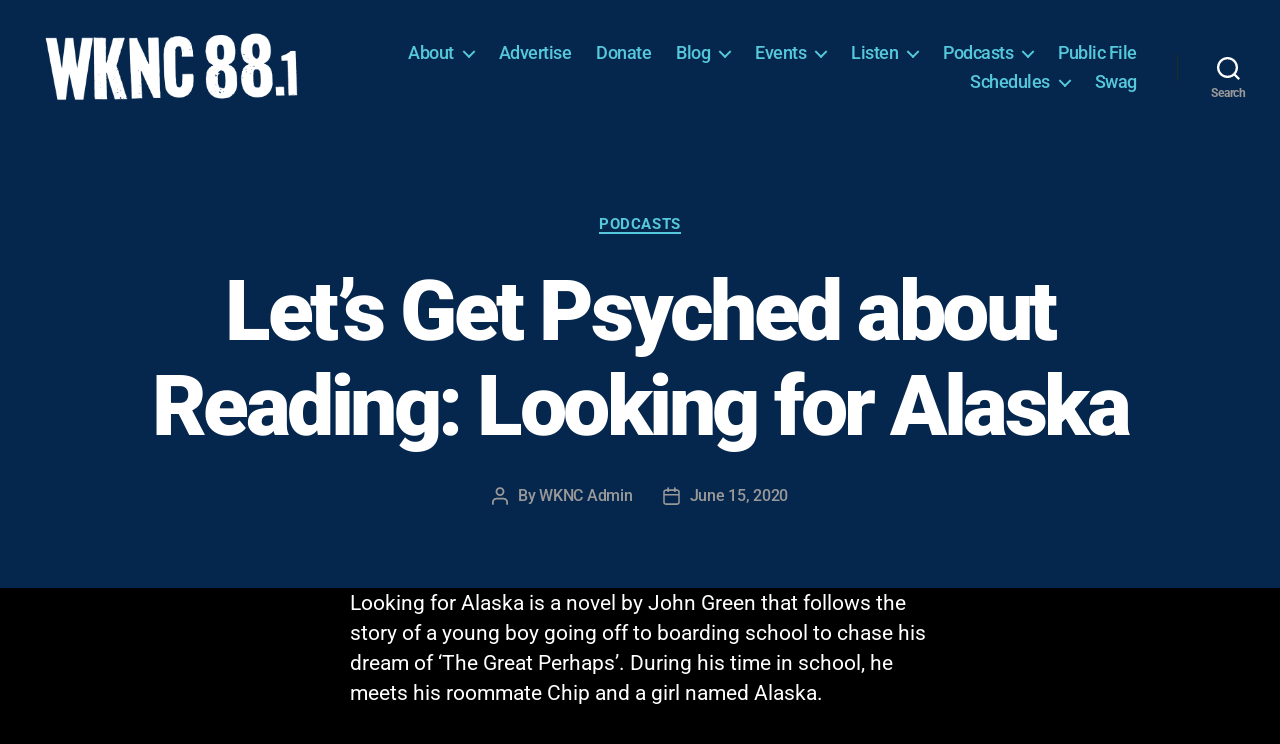

--- FILE ---
content_type: text/css
request_url: https://wknc.org/wp-content/uploads/hummingbird-assets/c1455a7008588e3a3c24664a015da694.css
body_size: 129
content:
/**handles:single-cat-podcast**/
.wp-post-image{width:50%}.mejs-container,.mejs-container .mejs-controls,.mejs-embed,.mejs-embed body{background:0 0}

#####

■ What you are asked to do ■
Would you give again, word for word, every line from the one with "body_size: 129" through the final line of the listing above?

■ Task solution ■
body_size: 129
content:
/**handles:single-cat-podcast**/
.wp-post-image{width:50%}.mejs-container,.mejs-container .mejs-controls,.mejs-embed,.mejs-embed body{background:0 0}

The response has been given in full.